When you go after the creatives for producing a game that has yet another interchangeable white brown-haired rage monster as a protagonist, surrounded by disposable women and dead minorities, you're hitting the wrong target. It's the money guys. It's the people with the purse strings, who have invested enough cash into the project that they don't want to risk even a handful of lost sales due to a protagonist/viewpoint character who isn't the most generic human possible, stuck in the most generic plot possible.

Even those money guys, as short-sighted as they may seem, aren't being conservative for no reason. Pop culture in the 2000s, and so far the 2010s, is dominated by sure things and existing franchises, with only a handful of new works that have managed to barely scrape out a handhold. In a medium meant to replicate an experience, enough end users will apparently drop off if you deviate from that pictured norm--i.e. 80% of Mass Effect players using a male avatar, or Prototype 2 switching to a black protagonist and subsequently underperforming--that it may be the difference between a profit and a loss. Even the most well-meaning, liberal producer is going to find it difficult to argue for inclusion and diversity in the face of being responsible for an eight-figure budget and the future of their company. They're probably going to try to find workarounds (create-a-protagonist, clever writing, threadbare plots that only sort of justify the action, acknowledging the cliche outright even as they embody it), but they're going to fall in line.

When publishers want to take Elizabeth off the cover of BioShock Infinite, or Ellie off the cover of The Last of Us, it's not necessarily because they're out-of-touch sexist bastards; it's because they have focus groups and market data that tell them that these are genuine risk factors in a market that's already volatile.

Thus, it's like this:

"Why are white people so over-represented in media?"
"Because of money."
"Why does the money think that?"
"Because it's a high-risk environment and they're trying to remove risks."
"Why do they think it's a risk?"
"Because the data told them so."

It's a vicious cycle, and the only way out is probably through grassroots support: looking outside the mainstream for your entertainment needs, then building those works up until they have at least as much cultural relevance as the mainstream does. There's no point, if you want to change the representation game, of challenging Hollywood or the games industry, because the creatives probably agree with you but are handcuffed by their own money managers.

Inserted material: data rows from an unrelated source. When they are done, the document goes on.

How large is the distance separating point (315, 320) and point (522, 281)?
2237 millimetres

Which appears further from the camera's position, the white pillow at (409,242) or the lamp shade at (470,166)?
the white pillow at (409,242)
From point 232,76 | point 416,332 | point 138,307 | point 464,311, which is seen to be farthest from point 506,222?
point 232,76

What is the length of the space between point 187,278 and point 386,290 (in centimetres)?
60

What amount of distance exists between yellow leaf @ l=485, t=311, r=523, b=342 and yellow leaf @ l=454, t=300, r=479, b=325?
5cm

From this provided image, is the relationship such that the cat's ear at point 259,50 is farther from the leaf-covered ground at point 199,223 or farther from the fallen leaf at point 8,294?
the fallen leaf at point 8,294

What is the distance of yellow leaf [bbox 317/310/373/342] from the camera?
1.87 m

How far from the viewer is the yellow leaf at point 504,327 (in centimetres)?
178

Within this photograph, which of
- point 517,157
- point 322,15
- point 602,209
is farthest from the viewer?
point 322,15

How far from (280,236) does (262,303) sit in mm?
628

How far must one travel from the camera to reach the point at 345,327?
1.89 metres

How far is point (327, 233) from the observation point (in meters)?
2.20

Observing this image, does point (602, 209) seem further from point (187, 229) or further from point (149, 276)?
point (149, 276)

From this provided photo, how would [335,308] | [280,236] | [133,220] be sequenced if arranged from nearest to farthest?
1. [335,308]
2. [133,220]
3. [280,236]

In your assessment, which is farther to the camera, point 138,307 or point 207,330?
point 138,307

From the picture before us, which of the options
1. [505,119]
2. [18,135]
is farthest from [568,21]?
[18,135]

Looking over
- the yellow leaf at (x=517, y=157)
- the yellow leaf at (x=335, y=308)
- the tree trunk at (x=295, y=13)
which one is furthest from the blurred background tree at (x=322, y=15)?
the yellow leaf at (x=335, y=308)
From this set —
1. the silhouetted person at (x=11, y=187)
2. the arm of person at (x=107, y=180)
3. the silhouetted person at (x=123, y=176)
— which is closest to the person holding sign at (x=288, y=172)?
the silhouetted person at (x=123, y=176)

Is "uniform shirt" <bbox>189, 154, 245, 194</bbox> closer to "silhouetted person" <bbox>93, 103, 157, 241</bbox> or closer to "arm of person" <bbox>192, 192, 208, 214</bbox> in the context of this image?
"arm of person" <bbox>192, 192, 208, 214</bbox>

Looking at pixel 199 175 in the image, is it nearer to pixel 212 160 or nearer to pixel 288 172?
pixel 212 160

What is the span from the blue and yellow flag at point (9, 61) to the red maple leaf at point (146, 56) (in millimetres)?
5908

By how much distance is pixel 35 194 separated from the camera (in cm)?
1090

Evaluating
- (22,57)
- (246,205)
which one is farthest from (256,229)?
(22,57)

To some extent, the same argument probably applies if you aren't concerned about the representation game, but are instead concerned about the predominance of sequels and franchises in pop culture. The mainstream is almost never going to be where you go to get challenged, because they're forced to cast as wide a net as possible. You have to take a chance with your entertainment dollar on things you may never have heard of before, whether that means a $3 comic, a $10 movie, or a $60 game. Otherwise, you're part of the problem.

This doesn't mean that you have to abandon the mainstream entirely, of course, or that the mainstream isn't capable of producing fun, interesting, or challenging work. It's simply that it's McDonald's, and no matter how often you ask, or who you ask, or what you think, or why, McDonald's doesn't sell filet mignon. If you want something else, then you need to go somewhere other than McDonald's.